Cosas que le pasan a este farandulero cuando NO está en el escenario

Yo tenía una abuela y se me murió.

Pero tuvo el detalle de elegir bien la edad a la que lo hacía, 94, un número hermoso y, sobre todo, grande. Y por morirse tan tarde pudo darme nada menos que 46 años, otro número bonito, para disfrutarla. No como mi madre que hizo muchas cosas bien pero en lo de morirse se adelantó mucho, demasiado.

Yo era el ojito derecho de mi abuela, su nieto favorito. Y eso se notaba entre otras cosas en que cuando yo entraba en su casa segoviana era recibido con una alfombra roja. Una alfombra roja con dos ingredientes: tortilla de patata y flan. A veces también chorizo de la orza, que este sí, es rojo. Todo el mundo dice que las tortillas y los flanes de sus abuelas son los mejores del mundo, pero yo he probado algunas de esas tortillas y flanes de otras abuelas y, perdona pero no se acercan a los de la mía ni de lejos.

Datos proporcionados:
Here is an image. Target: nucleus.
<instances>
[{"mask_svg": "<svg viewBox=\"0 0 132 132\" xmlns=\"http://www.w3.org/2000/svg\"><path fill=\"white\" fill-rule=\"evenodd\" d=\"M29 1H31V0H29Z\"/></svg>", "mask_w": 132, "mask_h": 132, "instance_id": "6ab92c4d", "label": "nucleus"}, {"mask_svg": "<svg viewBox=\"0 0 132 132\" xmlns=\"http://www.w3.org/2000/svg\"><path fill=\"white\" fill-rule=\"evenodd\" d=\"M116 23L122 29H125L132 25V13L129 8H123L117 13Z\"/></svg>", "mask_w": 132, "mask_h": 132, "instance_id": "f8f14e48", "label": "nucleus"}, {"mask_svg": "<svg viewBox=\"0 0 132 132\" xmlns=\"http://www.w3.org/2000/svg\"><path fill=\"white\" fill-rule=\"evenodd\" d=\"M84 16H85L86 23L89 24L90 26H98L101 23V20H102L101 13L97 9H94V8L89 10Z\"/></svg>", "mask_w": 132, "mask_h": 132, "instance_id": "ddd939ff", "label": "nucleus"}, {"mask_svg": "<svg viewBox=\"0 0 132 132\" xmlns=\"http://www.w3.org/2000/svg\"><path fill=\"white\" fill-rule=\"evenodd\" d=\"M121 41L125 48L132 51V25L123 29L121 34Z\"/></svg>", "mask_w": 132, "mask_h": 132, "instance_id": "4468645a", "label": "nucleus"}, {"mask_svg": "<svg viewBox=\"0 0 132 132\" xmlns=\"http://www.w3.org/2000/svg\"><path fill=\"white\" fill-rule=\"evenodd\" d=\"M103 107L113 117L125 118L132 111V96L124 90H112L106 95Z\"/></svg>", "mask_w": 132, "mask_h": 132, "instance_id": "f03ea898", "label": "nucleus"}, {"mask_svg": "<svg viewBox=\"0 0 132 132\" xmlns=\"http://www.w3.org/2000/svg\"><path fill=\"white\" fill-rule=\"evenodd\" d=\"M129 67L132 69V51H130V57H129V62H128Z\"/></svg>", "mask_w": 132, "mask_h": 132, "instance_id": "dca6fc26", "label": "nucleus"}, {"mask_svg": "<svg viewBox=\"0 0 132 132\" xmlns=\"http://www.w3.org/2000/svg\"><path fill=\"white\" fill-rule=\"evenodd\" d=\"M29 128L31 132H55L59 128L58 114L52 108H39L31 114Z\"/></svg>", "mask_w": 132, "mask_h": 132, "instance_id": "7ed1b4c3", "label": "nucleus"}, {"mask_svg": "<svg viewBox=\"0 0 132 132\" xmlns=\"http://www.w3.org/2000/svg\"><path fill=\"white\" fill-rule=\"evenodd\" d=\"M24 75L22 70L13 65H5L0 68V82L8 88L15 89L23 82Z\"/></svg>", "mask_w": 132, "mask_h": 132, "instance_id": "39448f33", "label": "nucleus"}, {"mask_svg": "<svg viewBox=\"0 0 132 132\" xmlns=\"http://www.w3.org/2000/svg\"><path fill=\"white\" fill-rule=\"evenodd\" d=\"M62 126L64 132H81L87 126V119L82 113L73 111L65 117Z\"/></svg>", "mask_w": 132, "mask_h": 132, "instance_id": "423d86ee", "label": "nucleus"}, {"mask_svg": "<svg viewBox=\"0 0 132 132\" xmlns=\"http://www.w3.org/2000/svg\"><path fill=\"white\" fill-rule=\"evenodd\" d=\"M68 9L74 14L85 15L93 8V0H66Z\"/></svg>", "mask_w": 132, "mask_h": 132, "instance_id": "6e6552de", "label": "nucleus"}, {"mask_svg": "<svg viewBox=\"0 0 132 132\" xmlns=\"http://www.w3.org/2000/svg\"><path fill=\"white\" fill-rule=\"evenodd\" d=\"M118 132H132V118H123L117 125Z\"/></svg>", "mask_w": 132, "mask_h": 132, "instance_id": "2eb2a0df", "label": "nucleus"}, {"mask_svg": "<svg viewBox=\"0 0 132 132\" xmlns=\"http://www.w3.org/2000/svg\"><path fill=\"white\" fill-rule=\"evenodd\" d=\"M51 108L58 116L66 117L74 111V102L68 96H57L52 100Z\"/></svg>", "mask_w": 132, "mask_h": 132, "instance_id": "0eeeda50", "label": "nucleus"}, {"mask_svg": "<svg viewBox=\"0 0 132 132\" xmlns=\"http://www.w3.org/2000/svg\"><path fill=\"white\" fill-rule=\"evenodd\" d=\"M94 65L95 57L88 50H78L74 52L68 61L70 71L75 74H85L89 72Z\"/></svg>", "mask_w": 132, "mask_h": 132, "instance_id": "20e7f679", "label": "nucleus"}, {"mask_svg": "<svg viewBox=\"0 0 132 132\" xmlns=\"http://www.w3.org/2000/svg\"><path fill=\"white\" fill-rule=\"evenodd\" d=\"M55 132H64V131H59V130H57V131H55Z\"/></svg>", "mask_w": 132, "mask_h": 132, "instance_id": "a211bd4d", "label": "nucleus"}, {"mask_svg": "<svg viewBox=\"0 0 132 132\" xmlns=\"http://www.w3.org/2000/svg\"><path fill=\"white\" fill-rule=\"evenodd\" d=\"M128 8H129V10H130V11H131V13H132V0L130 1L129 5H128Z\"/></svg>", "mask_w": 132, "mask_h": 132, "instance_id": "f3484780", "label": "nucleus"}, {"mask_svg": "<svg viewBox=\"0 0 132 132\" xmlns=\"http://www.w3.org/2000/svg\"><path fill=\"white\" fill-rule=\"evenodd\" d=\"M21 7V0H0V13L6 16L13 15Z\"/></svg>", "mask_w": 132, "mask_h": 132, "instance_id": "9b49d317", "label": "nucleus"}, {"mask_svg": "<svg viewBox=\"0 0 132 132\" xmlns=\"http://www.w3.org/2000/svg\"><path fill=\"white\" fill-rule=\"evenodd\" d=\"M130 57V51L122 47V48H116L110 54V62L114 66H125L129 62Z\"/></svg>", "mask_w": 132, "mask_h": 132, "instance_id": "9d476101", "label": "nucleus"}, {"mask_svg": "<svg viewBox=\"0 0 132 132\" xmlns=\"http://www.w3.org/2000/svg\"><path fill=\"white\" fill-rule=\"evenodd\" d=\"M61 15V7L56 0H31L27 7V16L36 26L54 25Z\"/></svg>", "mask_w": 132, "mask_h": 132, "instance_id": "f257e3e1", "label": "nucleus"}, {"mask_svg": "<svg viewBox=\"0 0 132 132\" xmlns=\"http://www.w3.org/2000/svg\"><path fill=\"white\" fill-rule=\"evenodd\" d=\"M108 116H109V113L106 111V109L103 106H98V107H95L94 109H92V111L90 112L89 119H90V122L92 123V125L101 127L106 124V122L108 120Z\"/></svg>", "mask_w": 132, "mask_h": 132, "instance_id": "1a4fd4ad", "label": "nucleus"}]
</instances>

Consignas del ejercicio:
(1) ¿A qué edad murió la abuela según el texto sobre ella?
(2) Cita literalmente el tramo del texto sobre la abuela que va de "Yo tenía una" a "adelantó mucho, demasiado.".
(3) Prolonga el texto sobre la abuela a partir de su última oración.
El listado constituye un material independiente del texto sobre la abuela.

Respuestas redactadas:
(1) A los 94 años.

(2)
Yo tenía una abuela y se me murió.

Pero tuvo el detalle de elegir bien la edad a la que lo hacía, 94, un número hermoso y, sobre todo, grande. Y por morirse tan tarde pudo darme nada menos que 46 años, otro número bonito, para disfrutarla. No como mi madre que hizo muchas cosas bien pero en lo de morirse se adelantó mucho, demasiado.

(3)
Yo aprendí muchas cosas de mi abuela, pero no de sus consejos sino de cómo era, de cómo había lidiado con la vida, con sus hostias y con sus besos.

Desde un punto de vista meramente estadístico mi abuela había recibido más de las primeras que de los segundos en la vida. Siendo la primera bofetada gorda nacer pobre. La segunda tener una guerra civil a los 20 años. La tercera que se te mueran hermanos jóvenes, la cuarta que se te muera una hija, demasiado pronto, siempre es demasiado pronto para que se te muera una hija, esto es un guantazo morrocotudo. Y aquí viene la primera enseñanza de mi abuela: su sistema altamente eficiente de detección de besos. Para mi abuela todo lo que no eran collejas se podían considerar besos. Así que si un día no se le moría nadie, ni había guerra, ni sufría penurias, ese día era una pura bendición o usando sus palabras, un día morrocotudo.

Otra cosa que aprendí de mi abuela fue un montón de palabras que sólo decía ella, como morrocotudo, zascandil, gurriato, pistonudo… Y otras que, siendo comunes, ella les daba un matiz diferente, como la coletilla “el pobre”.

La coletilla el pobre era el síntoma más elocuente de que mi abuela gozaba de un sistema inmune emocional de primera categoría.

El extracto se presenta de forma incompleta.